> _Written exercise_:
How many lines of the records below contain the string "instances"? Reply with the number alone.

------------------------------------

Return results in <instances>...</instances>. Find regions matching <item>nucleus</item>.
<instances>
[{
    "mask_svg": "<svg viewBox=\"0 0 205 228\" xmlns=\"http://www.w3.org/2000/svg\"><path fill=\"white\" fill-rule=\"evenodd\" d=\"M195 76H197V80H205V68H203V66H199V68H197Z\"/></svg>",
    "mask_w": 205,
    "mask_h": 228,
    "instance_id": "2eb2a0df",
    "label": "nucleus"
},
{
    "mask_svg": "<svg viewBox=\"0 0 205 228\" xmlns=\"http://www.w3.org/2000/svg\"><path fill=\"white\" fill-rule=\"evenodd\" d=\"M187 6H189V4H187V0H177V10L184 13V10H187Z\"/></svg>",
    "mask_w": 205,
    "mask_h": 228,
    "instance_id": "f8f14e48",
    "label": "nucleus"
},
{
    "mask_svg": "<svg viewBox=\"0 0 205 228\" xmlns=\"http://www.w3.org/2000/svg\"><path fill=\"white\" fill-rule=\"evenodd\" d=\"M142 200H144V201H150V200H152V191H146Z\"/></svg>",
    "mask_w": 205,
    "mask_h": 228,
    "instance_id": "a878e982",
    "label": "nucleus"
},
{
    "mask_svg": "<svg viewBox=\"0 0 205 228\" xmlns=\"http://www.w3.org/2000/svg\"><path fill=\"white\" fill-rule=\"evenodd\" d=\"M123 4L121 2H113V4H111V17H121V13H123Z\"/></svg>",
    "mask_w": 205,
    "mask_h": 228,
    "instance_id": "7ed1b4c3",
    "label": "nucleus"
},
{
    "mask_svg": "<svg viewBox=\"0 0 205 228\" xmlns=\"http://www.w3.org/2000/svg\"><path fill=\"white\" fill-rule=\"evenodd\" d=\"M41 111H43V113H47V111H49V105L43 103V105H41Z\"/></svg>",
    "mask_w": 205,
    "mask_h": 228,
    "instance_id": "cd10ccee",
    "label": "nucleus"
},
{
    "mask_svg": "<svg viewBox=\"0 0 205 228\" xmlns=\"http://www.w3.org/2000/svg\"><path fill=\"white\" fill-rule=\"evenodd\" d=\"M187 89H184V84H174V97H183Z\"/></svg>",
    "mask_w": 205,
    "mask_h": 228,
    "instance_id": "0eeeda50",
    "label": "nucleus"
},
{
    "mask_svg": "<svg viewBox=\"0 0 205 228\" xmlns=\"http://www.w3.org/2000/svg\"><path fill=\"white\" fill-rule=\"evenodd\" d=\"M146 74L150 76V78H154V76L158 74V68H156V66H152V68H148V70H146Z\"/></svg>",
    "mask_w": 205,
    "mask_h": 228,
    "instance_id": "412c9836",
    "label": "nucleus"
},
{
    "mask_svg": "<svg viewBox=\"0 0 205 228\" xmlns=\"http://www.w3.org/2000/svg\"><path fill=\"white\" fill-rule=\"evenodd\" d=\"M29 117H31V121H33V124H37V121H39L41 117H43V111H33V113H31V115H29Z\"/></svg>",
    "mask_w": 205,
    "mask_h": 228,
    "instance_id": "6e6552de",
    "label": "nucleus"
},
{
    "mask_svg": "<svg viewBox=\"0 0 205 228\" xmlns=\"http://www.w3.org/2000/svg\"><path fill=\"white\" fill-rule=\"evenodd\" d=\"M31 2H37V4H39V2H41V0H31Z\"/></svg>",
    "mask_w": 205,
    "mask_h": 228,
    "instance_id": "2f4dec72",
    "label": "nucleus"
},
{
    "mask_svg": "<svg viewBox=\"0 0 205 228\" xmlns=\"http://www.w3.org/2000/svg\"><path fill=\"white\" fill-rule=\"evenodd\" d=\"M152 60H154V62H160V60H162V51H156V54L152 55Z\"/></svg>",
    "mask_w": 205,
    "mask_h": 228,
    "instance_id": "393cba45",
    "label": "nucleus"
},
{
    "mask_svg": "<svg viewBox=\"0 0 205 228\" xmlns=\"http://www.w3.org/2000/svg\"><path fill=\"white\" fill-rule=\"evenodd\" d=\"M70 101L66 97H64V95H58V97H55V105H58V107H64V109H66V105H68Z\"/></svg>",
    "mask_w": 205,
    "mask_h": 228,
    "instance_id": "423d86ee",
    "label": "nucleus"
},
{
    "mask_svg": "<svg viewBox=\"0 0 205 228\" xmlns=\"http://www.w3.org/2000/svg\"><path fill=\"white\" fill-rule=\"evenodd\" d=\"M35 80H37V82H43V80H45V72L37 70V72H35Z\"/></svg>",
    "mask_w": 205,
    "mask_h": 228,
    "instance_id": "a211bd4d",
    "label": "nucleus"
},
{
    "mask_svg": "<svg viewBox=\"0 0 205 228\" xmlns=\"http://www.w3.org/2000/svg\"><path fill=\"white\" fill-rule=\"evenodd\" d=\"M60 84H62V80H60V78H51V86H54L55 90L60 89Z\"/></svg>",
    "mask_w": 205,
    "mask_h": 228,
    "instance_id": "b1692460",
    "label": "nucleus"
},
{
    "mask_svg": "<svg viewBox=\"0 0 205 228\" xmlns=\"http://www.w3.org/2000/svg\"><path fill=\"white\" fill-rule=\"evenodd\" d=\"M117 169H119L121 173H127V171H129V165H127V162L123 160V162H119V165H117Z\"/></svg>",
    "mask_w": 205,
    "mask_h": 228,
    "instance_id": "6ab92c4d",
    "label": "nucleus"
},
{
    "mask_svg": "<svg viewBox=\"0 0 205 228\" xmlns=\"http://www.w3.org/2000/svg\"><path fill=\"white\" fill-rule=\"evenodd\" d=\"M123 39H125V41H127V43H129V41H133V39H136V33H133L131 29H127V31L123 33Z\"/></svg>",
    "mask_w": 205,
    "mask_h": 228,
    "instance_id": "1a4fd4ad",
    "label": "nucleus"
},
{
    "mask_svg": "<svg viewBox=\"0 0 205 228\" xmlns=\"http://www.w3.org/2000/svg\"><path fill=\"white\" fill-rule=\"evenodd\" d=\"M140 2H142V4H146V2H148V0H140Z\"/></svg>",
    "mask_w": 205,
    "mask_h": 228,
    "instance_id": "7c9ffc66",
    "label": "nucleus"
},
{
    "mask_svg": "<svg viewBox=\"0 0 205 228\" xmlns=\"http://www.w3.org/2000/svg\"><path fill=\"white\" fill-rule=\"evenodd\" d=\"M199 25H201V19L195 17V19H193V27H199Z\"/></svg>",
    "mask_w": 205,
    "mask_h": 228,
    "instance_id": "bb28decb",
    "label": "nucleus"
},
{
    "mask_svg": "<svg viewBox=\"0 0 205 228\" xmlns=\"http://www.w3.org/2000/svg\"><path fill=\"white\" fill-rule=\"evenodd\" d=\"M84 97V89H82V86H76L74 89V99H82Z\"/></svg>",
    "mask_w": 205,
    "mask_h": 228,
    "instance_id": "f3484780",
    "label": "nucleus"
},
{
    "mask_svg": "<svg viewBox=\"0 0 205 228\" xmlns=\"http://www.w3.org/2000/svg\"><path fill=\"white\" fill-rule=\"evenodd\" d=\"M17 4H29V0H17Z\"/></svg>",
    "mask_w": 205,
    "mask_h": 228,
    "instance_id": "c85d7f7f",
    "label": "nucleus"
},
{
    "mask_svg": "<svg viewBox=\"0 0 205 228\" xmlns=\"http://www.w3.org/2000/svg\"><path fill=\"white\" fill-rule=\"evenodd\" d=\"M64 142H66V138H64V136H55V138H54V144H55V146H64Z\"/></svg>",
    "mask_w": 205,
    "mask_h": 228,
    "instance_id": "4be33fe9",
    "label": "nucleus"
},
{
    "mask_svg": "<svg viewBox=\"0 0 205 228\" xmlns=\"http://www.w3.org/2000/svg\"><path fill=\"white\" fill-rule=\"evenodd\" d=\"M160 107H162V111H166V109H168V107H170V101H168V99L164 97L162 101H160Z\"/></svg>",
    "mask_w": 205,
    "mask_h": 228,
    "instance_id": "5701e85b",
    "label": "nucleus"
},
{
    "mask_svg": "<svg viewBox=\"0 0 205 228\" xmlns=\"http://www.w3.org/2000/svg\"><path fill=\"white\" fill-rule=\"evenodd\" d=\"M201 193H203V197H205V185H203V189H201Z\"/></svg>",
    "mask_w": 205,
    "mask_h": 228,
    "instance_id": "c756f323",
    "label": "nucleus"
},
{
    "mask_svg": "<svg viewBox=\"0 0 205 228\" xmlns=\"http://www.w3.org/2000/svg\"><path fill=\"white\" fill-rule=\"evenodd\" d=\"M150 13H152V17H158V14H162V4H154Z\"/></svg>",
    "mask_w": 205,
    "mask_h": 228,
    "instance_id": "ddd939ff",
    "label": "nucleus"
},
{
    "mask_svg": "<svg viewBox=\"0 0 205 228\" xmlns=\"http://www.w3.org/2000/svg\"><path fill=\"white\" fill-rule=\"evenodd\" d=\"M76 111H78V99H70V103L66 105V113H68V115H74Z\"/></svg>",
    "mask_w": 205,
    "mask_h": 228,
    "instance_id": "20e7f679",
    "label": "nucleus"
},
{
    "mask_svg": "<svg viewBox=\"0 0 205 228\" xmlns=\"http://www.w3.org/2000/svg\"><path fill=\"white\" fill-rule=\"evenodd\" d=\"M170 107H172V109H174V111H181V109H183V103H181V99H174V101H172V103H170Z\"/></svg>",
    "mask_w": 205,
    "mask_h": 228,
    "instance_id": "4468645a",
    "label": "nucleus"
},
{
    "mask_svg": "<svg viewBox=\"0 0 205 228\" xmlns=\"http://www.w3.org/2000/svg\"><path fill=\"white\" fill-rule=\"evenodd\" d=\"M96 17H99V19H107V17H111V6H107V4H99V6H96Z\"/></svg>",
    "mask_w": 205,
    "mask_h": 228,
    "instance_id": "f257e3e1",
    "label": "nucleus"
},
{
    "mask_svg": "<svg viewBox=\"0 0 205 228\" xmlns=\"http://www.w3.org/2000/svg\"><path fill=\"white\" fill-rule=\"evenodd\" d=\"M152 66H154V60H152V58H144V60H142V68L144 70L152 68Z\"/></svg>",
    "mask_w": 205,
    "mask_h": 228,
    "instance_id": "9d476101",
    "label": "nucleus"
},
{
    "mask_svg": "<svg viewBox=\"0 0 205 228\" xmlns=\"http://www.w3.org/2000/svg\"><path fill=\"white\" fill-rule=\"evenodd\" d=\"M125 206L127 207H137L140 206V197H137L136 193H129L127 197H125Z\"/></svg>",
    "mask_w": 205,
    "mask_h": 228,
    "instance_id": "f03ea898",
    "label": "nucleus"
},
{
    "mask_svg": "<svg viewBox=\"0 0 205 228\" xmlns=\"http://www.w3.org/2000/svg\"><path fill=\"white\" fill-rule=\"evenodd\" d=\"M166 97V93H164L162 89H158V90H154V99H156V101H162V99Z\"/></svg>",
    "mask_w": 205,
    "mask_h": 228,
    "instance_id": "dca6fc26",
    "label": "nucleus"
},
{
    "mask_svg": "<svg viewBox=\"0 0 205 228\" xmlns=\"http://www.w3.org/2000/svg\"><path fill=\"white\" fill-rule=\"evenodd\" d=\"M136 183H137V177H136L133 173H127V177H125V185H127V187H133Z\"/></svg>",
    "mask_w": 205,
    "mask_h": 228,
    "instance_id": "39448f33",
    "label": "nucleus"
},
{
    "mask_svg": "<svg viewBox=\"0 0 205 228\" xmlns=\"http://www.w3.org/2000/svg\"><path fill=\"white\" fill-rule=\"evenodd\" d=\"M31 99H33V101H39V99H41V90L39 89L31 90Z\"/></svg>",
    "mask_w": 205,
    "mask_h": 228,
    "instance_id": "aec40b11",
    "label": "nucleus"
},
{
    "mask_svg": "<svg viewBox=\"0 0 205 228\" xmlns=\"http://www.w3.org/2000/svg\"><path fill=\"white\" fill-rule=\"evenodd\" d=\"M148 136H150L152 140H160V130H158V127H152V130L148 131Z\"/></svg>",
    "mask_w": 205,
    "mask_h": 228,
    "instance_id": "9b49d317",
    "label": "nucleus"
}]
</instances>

------------------------------------

> _Result below_:
3